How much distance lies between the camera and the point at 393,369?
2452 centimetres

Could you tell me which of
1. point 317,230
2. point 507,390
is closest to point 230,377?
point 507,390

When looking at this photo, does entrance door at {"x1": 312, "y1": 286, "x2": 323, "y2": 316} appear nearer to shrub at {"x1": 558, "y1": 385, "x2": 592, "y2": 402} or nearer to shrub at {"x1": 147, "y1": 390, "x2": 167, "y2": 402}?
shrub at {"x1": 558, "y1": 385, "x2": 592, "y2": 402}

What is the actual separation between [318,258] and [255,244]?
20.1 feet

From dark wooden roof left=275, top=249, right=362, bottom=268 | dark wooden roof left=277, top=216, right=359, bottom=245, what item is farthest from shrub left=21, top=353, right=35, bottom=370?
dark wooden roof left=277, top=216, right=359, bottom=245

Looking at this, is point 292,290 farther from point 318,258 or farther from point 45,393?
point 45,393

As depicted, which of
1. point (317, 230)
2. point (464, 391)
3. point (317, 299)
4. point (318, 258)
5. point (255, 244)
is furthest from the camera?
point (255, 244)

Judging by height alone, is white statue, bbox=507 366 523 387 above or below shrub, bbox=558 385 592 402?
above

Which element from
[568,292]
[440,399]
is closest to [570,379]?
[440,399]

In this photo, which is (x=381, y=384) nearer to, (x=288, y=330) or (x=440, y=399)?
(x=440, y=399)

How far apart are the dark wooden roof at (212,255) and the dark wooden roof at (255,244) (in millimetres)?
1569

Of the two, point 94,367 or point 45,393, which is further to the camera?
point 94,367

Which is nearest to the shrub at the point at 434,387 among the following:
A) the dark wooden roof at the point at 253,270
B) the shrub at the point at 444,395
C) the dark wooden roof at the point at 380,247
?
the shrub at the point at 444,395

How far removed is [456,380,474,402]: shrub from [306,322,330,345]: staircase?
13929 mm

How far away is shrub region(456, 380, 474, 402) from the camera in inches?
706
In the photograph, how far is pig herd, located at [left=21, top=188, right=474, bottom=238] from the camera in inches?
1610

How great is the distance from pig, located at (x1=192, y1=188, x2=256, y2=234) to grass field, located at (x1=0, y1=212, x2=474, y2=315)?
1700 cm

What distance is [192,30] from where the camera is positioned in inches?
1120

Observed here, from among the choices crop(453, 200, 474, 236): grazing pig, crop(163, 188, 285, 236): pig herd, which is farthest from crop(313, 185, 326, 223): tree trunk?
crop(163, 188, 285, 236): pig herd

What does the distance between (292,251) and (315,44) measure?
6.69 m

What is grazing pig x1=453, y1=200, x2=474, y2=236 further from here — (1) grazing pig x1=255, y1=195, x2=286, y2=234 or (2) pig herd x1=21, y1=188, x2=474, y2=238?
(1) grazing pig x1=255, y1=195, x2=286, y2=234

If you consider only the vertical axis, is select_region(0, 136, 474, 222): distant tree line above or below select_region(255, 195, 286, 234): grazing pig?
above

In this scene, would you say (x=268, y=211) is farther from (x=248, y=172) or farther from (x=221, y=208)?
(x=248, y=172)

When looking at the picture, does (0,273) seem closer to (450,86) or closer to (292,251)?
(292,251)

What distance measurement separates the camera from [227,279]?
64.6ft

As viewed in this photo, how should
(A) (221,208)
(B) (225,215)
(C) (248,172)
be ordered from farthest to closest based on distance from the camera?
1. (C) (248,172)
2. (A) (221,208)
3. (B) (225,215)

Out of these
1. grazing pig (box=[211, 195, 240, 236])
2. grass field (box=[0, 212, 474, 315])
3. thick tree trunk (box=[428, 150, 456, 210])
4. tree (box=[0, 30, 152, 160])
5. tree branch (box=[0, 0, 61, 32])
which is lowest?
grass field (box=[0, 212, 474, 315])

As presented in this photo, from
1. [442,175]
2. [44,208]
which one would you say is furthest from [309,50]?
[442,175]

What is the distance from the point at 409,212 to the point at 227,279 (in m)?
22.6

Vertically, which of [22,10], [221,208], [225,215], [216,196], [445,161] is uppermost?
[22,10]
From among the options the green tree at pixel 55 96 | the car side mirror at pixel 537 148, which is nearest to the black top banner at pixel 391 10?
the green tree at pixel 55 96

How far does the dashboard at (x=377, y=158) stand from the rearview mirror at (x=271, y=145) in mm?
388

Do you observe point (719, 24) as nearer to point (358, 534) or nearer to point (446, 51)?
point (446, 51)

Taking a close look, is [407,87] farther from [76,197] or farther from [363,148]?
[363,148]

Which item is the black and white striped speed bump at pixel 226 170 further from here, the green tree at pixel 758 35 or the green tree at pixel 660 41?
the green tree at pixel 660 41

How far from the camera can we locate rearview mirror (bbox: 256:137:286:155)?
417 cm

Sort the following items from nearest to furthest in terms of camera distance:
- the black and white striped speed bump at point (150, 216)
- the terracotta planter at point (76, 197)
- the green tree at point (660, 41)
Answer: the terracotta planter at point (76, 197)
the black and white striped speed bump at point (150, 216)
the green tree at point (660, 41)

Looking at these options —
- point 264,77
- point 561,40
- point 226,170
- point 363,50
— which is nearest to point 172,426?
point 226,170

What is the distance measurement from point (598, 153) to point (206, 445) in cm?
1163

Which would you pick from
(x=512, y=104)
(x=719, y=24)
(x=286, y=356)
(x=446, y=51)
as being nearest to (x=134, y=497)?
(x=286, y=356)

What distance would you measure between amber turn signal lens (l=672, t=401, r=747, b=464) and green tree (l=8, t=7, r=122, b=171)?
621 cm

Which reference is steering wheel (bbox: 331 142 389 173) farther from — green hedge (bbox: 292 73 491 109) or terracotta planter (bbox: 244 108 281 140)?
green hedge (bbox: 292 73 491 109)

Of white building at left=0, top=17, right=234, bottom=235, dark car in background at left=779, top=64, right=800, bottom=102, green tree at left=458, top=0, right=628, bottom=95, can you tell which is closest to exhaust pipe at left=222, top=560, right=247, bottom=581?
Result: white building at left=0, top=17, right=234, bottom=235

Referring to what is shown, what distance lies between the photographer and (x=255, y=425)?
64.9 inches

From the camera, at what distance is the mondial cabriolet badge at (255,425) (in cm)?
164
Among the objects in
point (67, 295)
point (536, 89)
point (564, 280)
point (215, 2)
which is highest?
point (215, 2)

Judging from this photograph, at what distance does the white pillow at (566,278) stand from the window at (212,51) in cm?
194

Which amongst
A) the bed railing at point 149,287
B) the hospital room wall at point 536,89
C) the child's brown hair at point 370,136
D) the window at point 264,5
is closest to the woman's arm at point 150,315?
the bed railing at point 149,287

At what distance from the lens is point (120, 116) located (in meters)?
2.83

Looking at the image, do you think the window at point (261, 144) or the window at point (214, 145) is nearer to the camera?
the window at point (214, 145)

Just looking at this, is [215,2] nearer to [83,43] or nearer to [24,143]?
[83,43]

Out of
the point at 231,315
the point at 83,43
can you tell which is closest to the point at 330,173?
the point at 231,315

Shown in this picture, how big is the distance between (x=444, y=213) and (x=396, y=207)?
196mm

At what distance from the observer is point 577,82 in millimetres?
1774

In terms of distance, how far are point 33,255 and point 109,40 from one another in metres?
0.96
--
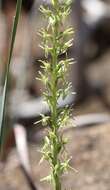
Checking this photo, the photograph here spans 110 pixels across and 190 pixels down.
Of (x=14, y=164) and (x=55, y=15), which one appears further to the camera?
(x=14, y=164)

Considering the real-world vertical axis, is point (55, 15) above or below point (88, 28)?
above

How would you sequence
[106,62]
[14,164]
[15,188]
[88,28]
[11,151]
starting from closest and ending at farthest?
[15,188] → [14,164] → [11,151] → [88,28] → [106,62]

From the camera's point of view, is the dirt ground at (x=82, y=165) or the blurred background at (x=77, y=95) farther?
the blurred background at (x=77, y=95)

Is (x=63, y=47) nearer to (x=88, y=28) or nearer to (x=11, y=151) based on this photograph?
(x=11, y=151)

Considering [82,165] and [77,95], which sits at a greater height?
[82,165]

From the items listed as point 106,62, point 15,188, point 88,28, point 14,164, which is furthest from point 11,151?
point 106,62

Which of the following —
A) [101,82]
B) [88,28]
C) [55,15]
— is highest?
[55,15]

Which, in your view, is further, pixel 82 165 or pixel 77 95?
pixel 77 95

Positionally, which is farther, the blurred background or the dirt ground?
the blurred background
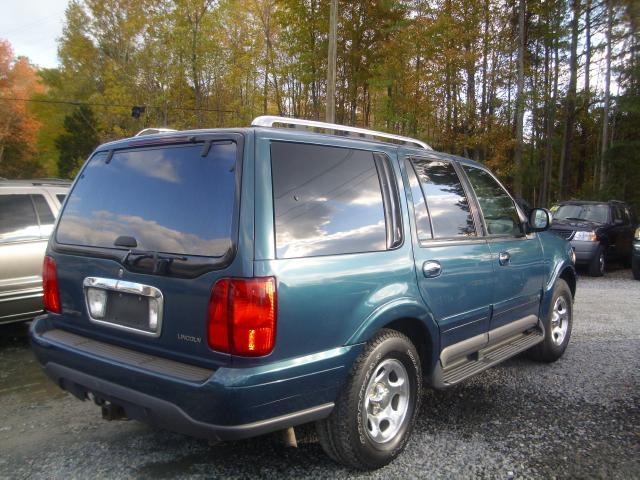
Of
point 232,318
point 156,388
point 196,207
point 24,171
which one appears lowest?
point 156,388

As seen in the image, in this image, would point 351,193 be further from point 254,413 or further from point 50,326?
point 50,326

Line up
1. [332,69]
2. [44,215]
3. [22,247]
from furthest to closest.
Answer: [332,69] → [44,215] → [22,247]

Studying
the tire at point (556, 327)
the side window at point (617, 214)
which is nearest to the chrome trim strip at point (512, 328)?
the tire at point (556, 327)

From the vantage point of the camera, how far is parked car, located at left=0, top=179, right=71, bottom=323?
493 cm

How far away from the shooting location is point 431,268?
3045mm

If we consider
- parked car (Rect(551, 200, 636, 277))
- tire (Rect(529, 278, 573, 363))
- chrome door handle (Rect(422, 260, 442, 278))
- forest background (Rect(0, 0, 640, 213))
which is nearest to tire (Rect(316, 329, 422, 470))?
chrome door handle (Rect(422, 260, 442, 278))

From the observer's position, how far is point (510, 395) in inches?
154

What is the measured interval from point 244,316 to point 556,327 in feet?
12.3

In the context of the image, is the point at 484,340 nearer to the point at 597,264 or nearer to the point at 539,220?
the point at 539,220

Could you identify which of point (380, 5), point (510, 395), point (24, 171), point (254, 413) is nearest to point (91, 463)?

#### [Instructions for the task]
Return every line of the data above that contains the word "located", copying each such line in full.

#### [Result for this task]
In the photograph, how far is pig herd, located at [left=21, top=188, right=474, bottom=238] from the camera in inches?
How great is the distance from pig, located at (x1=192, y1=188, x2=256, y2=234) to grass field, located at (x1=0, y1=212, x2=474, y2=315)?
At what distance from the lens is point (120, 116) located (in meters)?
From the vantage point of the camera, how far is parked car, located at left=0, top=179, right=71, bottom=323?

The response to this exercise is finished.